WASHINGTON – The United States on Wednesday condemned Al-Qaeda number two Ayman Zawahiri for calling US president-elect Barack Obama a "house negro," saying it exposes his terrorist group's anti-democratic values.
"It's just, you know, more despicable comments from a terrorist," State Department spokesman Sean McCormack told reporters when asked to comment on the remarks.
"And if anybody needed ... more of a contrast between what ... the West and the United States stand for, in terms of democracy and what these terrorists stand for, I don't think you need to go any further than those comments," he said.
In an Internet audiomessage, Zawahiri insulted Obama and other black Americans who have held high office in the US administration with the term used by the late black militant leader Malcolm X.
"It is true about you and people like you ... what Malcolm X said about the house negroes," he said, naming former secretary of state Colin Powell and the current secretary, Condoleezza Rice.

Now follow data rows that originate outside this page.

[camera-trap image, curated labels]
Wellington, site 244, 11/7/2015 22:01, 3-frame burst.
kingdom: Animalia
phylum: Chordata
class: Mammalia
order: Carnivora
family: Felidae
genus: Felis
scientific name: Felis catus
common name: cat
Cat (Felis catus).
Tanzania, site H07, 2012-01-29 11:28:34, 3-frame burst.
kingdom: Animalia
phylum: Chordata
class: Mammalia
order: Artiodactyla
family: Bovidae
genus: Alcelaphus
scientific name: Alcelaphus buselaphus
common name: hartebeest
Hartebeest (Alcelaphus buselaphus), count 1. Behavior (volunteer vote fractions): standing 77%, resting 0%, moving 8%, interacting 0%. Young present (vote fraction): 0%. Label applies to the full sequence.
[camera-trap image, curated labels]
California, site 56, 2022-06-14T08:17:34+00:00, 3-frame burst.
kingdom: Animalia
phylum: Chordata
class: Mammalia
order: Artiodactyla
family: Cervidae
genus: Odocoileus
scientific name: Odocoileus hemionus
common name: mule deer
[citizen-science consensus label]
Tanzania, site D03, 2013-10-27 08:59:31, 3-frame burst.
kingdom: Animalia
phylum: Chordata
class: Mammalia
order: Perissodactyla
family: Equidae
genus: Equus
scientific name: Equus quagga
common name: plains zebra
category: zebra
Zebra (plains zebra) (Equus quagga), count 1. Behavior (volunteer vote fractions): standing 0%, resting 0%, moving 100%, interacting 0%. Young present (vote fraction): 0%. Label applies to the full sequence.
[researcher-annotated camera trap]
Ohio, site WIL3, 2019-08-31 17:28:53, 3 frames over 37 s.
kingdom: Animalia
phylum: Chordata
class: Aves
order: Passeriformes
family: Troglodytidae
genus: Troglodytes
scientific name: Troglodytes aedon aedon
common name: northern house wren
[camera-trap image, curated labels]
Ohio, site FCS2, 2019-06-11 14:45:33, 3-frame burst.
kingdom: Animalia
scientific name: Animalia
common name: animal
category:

An English transcript of the speech purportedly by the Al-Qaeda number two was provided by Al-Qaeda's media arm As-Sahab.
The tape features an old speech by Malcolm X in which he used the two terms, referring to house slaves who were considered more docile and on better terms with their masters than the field slaves.
On the political front, Zawahiri said: "What you have announced before ... that you will withdraw (US) troops from Iraq (and send them) to Afghanistan is a policy that is doomed to failure ...
"If you still want to be stubborn about America's failure in Afghanistan, then remember the fate of (US President George W.) Bush and (Pakistan's former president) Pervez Musharraf, and the fate of the Soviets and British before them."
In the message made available by SITE Intelligence Group in the United States, Zawahiri warned Obama of a "heavy legacy of failure" awaiting him in office.